Prompt: "1girl,anime, long_hair, dress, orange_hair,, solo,makeup, black_hair, looking_at_viewer, bare_shoulders, red_eyes, freckles, upper_body"
left to right: sdxl base, juggernaut 9 base, final model finetune
model training settings used here=
LION, constant, LR=1e05, EMA step 200, 10 epochs, 600 images.
All images just tagged with "1girl,anime".
This fit into just under 16GB using OneTrainer. (BF16, also using XFORMERS + gradient checkpointing). It gives 2 IT/s on a 4090
This is my story
Please note: this is an accounting of my training journey. It has not been distilled into a concise step-by-step guide, because... I'm not sure that is actually possible.That being said, I think it will be helpful for many people who arent experts already, in the realm of SD(xl) model training.
It seems like, based on my experience::
Everything depends on everything
The base model you are attempting to finetune
The dataset(s) you want to apply
The tagging method
The optimizer
The number of epochs
The use of EMA or not
The value for EMA update steps used
If you change any ONE of the above values... you may end up having to change some or all of the rest of them to get optimal results
It started with two datasets
I started with two anime image datasets: A 145 image one, and a 600 image one.
Since I was fairly picky about selecting images, they actually gave quite similar results for my earlier training experiments... so I was being lazy and just doing many rapid training experiments with the smaller one
But then I got to higher learning rates and longer epoch counts, and decided to re-compare to the larger set, and changed my approach.
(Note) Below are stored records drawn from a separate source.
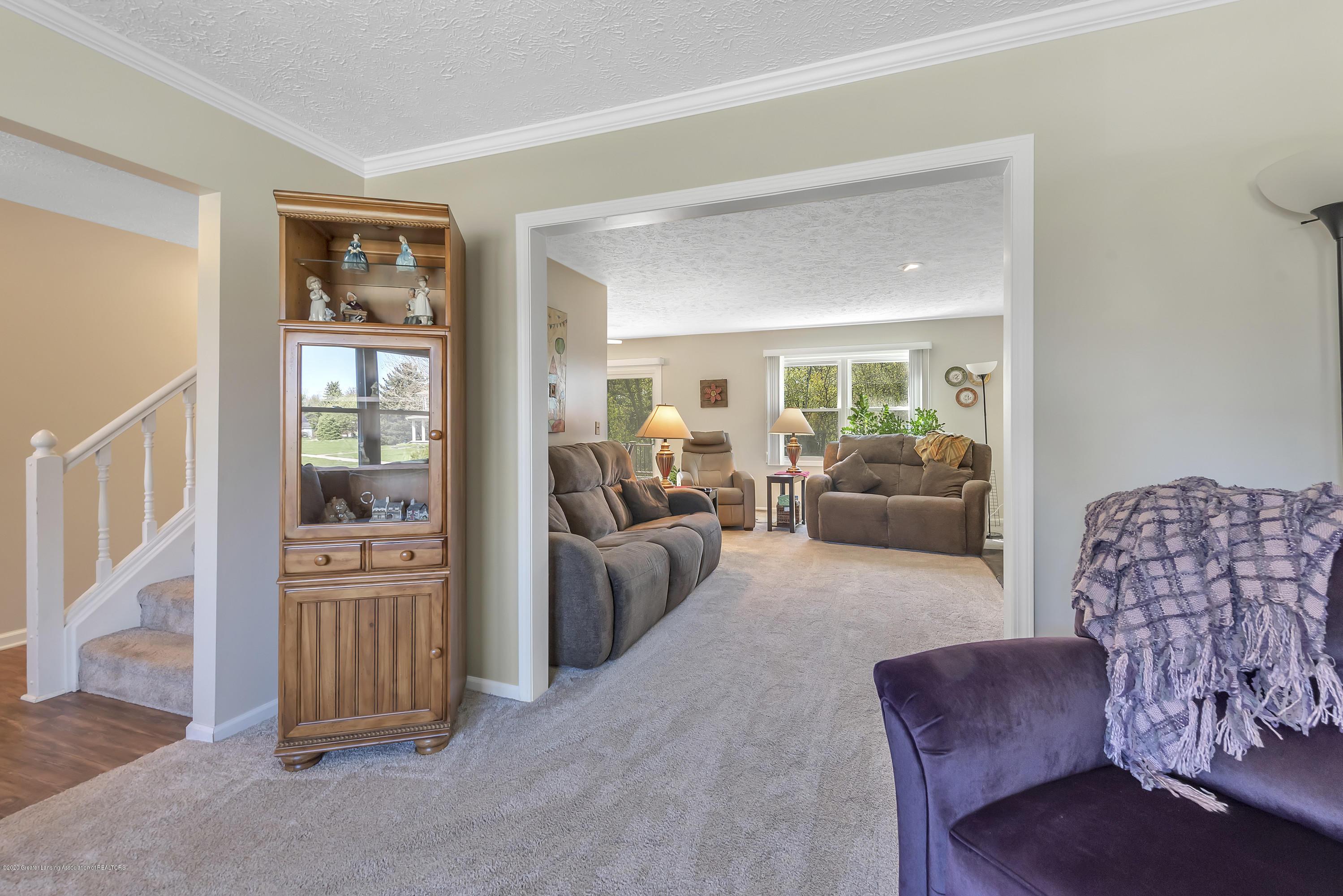 5575 Canoga Ln - Living Room - 7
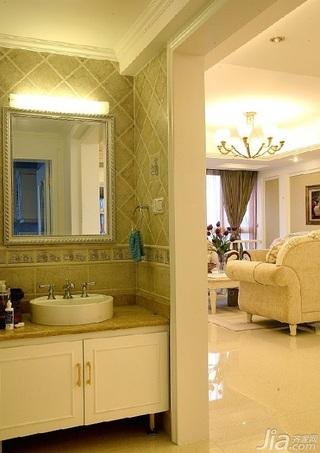 欧式风格四房温馨10-15万120平米客厅背景墙沙发新房家装图片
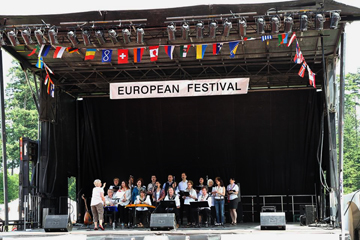 Vancouver Turkish Choir at the European Festival, May 31, 2014 / Photo by Nazim Edeer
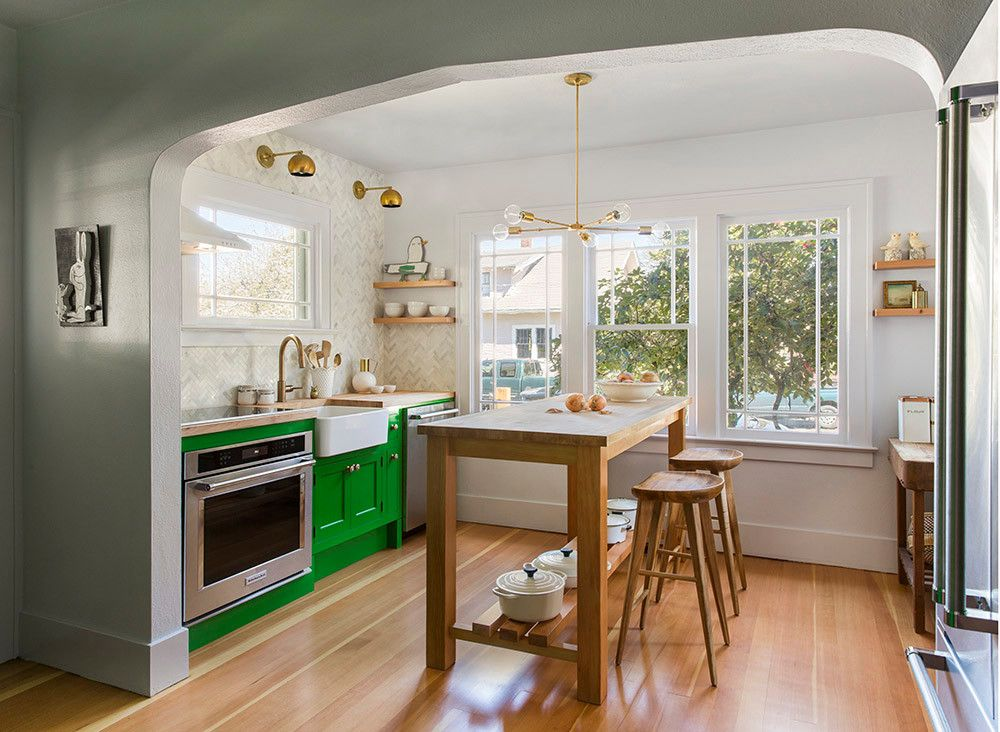 Before and After A Dated Kitchen Gets a Functional Makeover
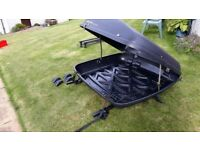 Halfords Roofbox and 2 sets of roof bars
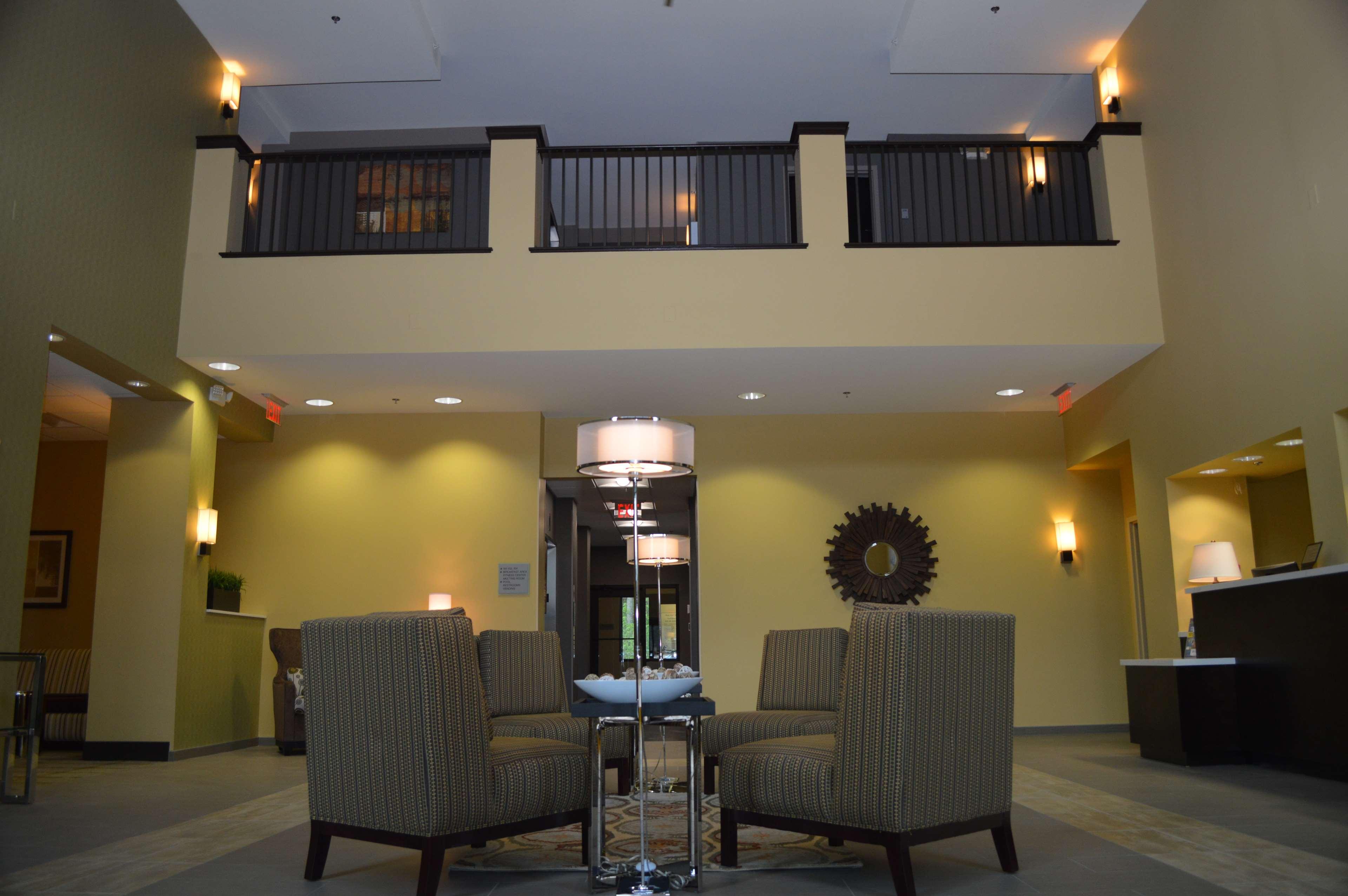 Best Western Plus Thornburg Inn & Suites image 3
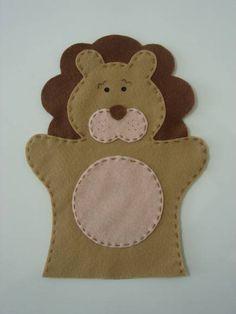 Fantoche infantil de leão feito em feltro.  **Serve apenas na mão de criança** **Medida do leão: 16cm (L) X 19,5cm (A)** R$ 7,00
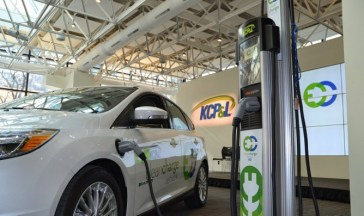 An electric car charging station in KC | Photo courtesy of http://i1.wp.com/evobsession.com/wp-content/uploads/2015/02/KCPL-Clean-Charge.jpg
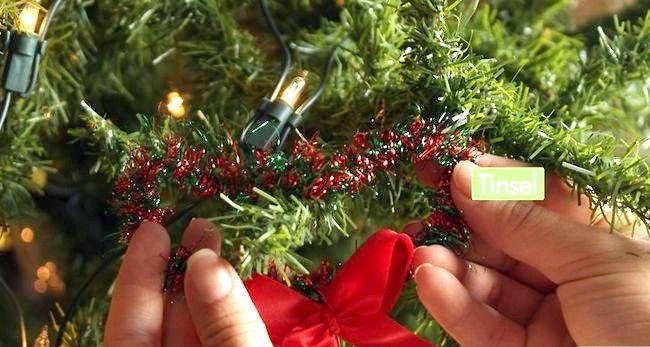 Image cu titlul Decorați un Pom de Crăciun Pasul 10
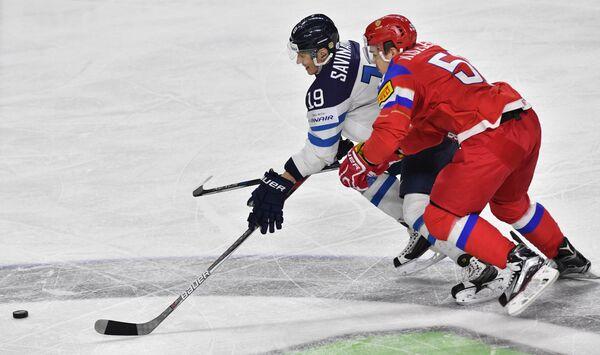 Защитник сборной России Богдан Киселевич (справа) и нападающий сборной Финляндии Вели-Матти Савинайнен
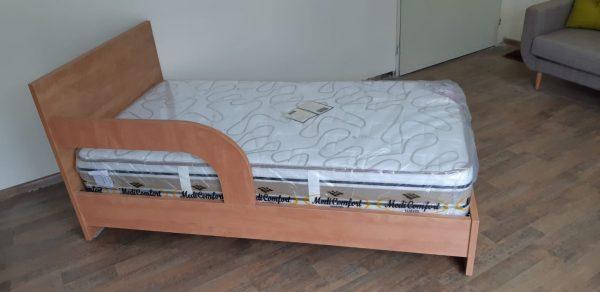 מיטת נוער עם מעקה קבוע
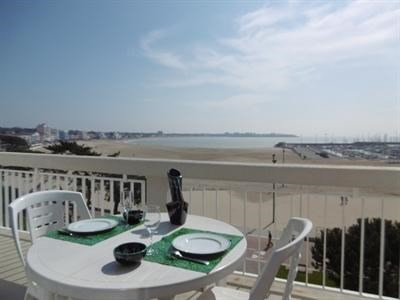 Vacation rental apartment Royan 952€ - Picture 1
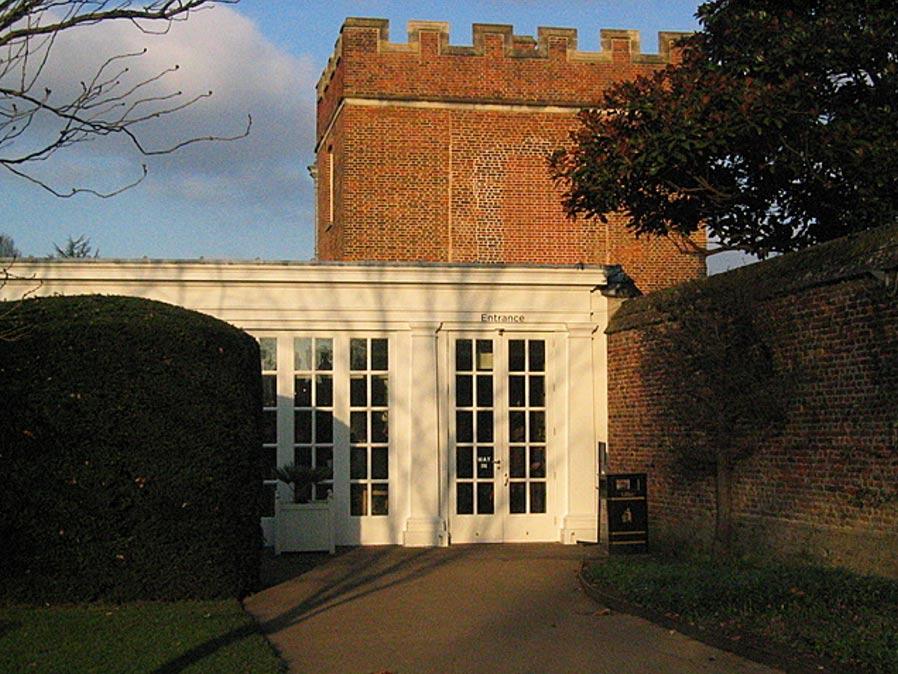La Torre de Tiltyard que aún queda en pie en el Palacio de Hampton Court, situada justo detrás de lo que hoy es un café. (Public Domain)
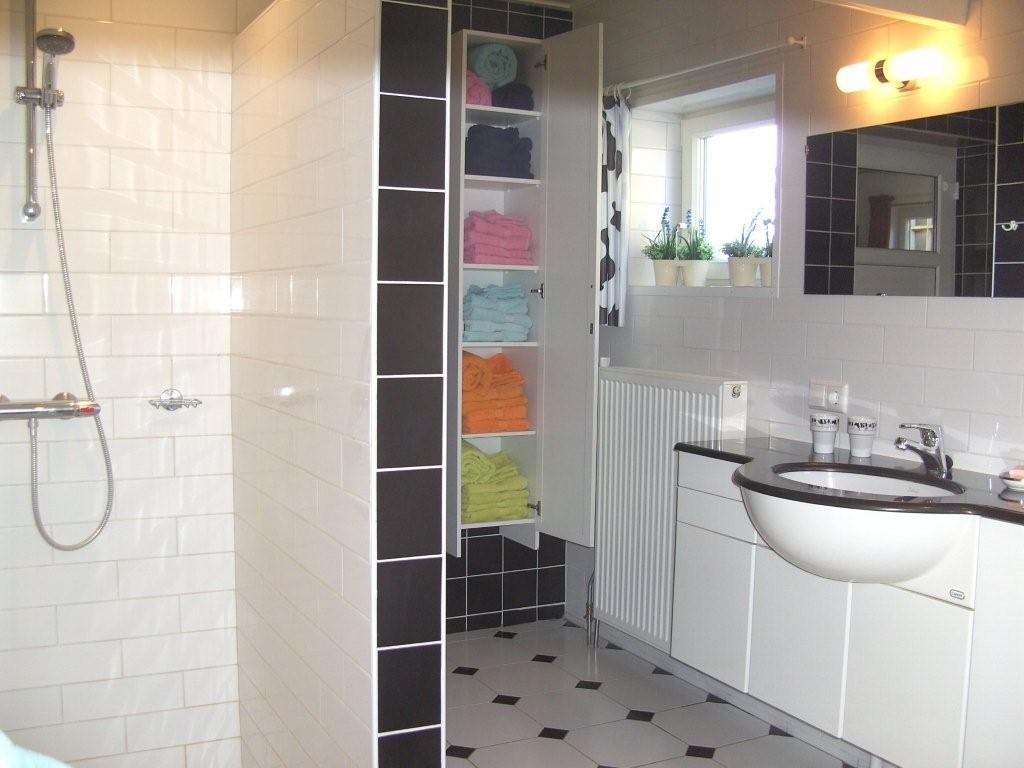 Graniet Werkblad Badkamer ~ luxe badkamer met inloopdouche, ligbad, badmeubel en badlinnenkast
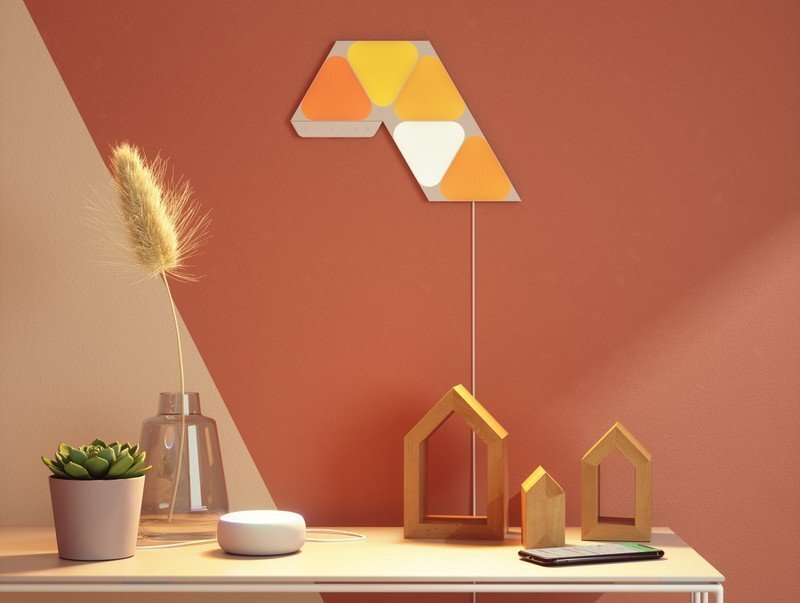 nanoleaf-mini-triangles-and-shapes-mini-triangles-mini
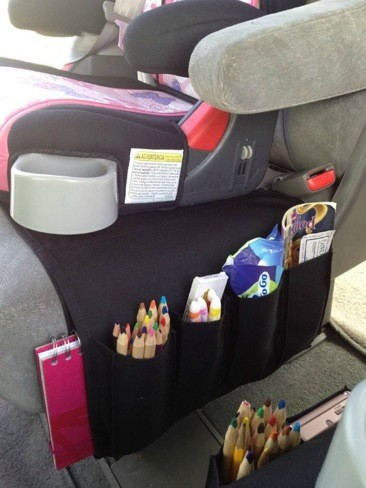 Una buena idea: un organizador para objetos diversos, en el asiento del coche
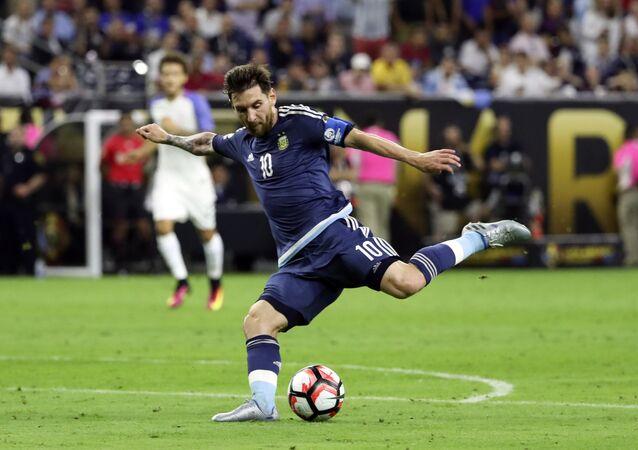 Messi juega durante el partido contra la selección de EEUU por la Copa América Centenario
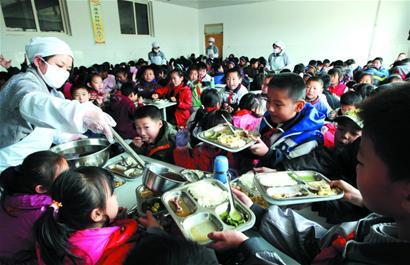 13名家长进小学食堂当大厨(组图)图片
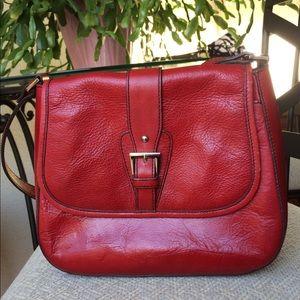 Etienne Aigner 100% leather crossbody bag 🍁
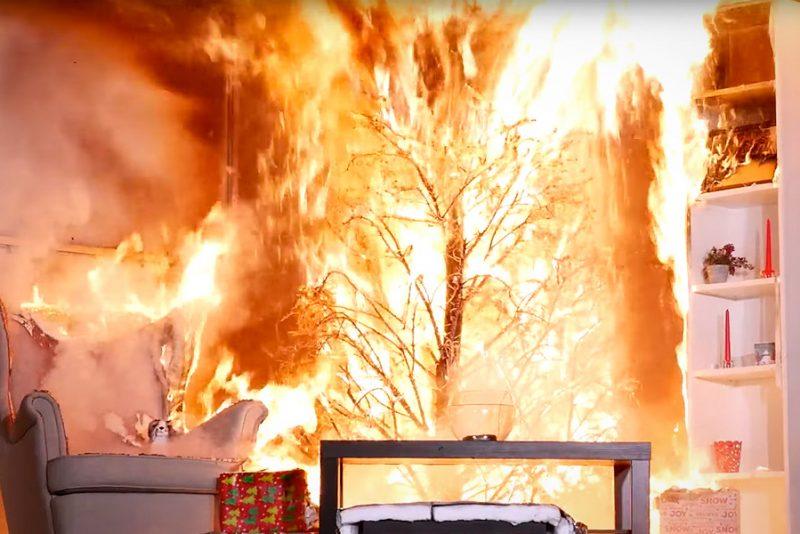 Så skræmmende hurtigt futter et brændende juletræ hele din stue af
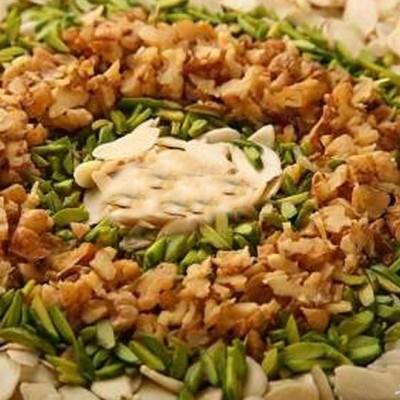 طرز تهیه کوکوی آجیلی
For the trivial case of "train with all images tagged with just '1girl,anime' the smaller pickier image set does well. However, now that I have reverted to using FULL per-image tagging, and 50+ epochs, the larger image set seems to be performing better.
Roll with float32 or bf16?
float32 was possible to use with much tweaking... but it was waaayyy too slow, even on 4090. Plus for anime purposes, it really didnt make much difference. So I gave up and went with bf16 for a 4x speed boost
Initial runs
Skipping all my flirting with other optimizers, I went with LION.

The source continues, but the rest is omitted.